Likelihood ratio interpretation guide
| LR+ value | LR- value | Interpretation | Change in probability |
|---|---|---|---|
| > 10 | < 0.1 | Large and often conclusive | Large shift (often +/- 30-45%) |
| 5 to 10 | 0.1 to 0.2 | Moderate | Moderate shift (+/- 15-30%) |
| 2 to 5 | 0.2 to 0.5 | Small | Small shift (+/- 5-15%) |
| 1 to 2 | 0.5 to 1 | Minimal | Minimal shift (< 5%) |
| 1 | 1 | No diagnostic value | No change in probability |
Commonly used thresholds for interpreting likelihood ratios in clinical diagnostic testing.
Frequently asked questions
What is the difference between post-test probability and PPV?
They are the same thing after a positive result. Post-test probability after a positive test equals PPV, the probability that a person with a positive test actually has the disease. After a negative result, post-test probability equals 1 minus NPV, which is the residual probability of disease despite a negative test.

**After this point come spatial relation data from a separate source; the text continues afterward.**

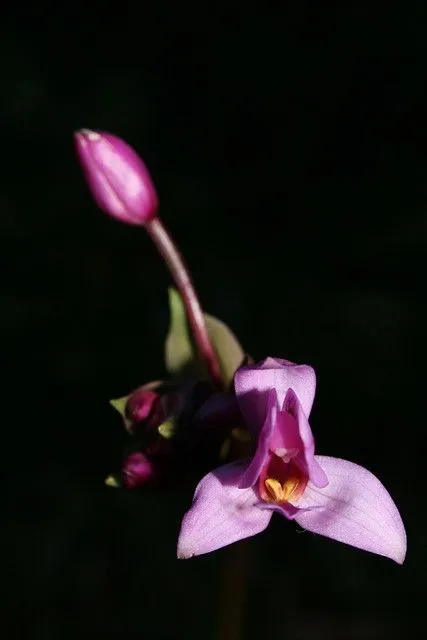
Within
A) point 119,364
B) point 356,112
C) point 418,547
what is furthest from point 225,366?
point 356,112

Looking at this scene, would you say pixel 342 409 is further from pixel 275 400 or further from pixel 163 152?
pixel 275 400

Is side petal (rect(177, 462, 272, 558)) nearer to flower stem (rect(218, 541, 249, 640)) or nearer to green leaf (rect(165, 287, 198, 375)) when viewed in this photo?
flower stem (rect(218, 541, 249, 640))

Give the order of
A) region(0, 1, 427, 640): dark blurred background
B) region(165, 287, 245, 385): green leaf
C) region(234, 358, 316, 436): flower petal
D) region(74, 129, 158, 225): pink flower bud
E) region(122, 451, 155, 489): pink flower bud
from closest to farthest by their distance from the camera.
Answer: region(234, 358, 316, 436): flower petal, region(122, 451, 155, 489): pink flower bud, region(74, 129, 158, 225): pink flower bud, region(165, 287, 245, 385): green leaf, region(0, 1, 427, 640): dark blurred background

Why does PPV go down when disease prevalence is low?
When a disease is rare, the pool of healthy people is large. Even a very specific test will generate false positives from that large pool. With few true positives and many false positives, the fraction of positive results that are real cases (PPV) falls sharply. This is the base rate fallacy: the test accuracy alone does not determine how useful a positive result is, the prevalence does.
What is a good likelihood ratio?
A LR+ above 10 is generally considered strong evidence for disease and usually produces a large upward shift in probability. A LR+ of 2 to 5 produces only a modest shift. For ruling out disease, a LR- below 0.1 is considered strong evidence against disease. Values close to 1 in either direction mean the test result barely changes the pre-test probability.
How do I estimate the pre-test probability?
Pre-test probability can come from published prevalence data for the population being tested, from clinical prediction rules (such as the Wells score for pulmonary embolism or the HEART score for chest pain), or from a clinician's gestalt based on history and examination. Using a systematic estimate rather than vague intuition leads to more calibrated post-test probabilities.
Can I chain multiple tests together?
Yes. After the first test, use the post-test probability as the new pre-test probability for the second test, then apply the second test's LR to get an updated post-test probability. This assumes the two tests are conditionally independent given the true disease status, which may not always hold for tests measuring the same biological pathway.
What is the difference between sensitivity and PPV?
Sensitivity asks: given that a person has the disease, how likely is the test to be positive? It is a property of the test alone and does not depend on prevalence. PPV asks the reverse: given that the test is positive, how likely is the person to have the disease? PPV depends on both the test accuracy and the prevalence, which is why a sensitive test can still have a low PPV in a low-prevalence population.
Sources
- Deeks JJ, Altman DG. Diagnostic tests 4: likelihood ratios. BMJ 2004;329:168.
- Sox HC, Higgins MC, Owens DK. Medical Decision Making, 2nd ed. Wiley-Blackwell; 2013.
- Akobeng AK. Understanding diagnostic tests 2: likelihood ratios, pre- and post-test probabilities and their use in clinical practice. Acta Paediatrica 2007;96(4):487-491.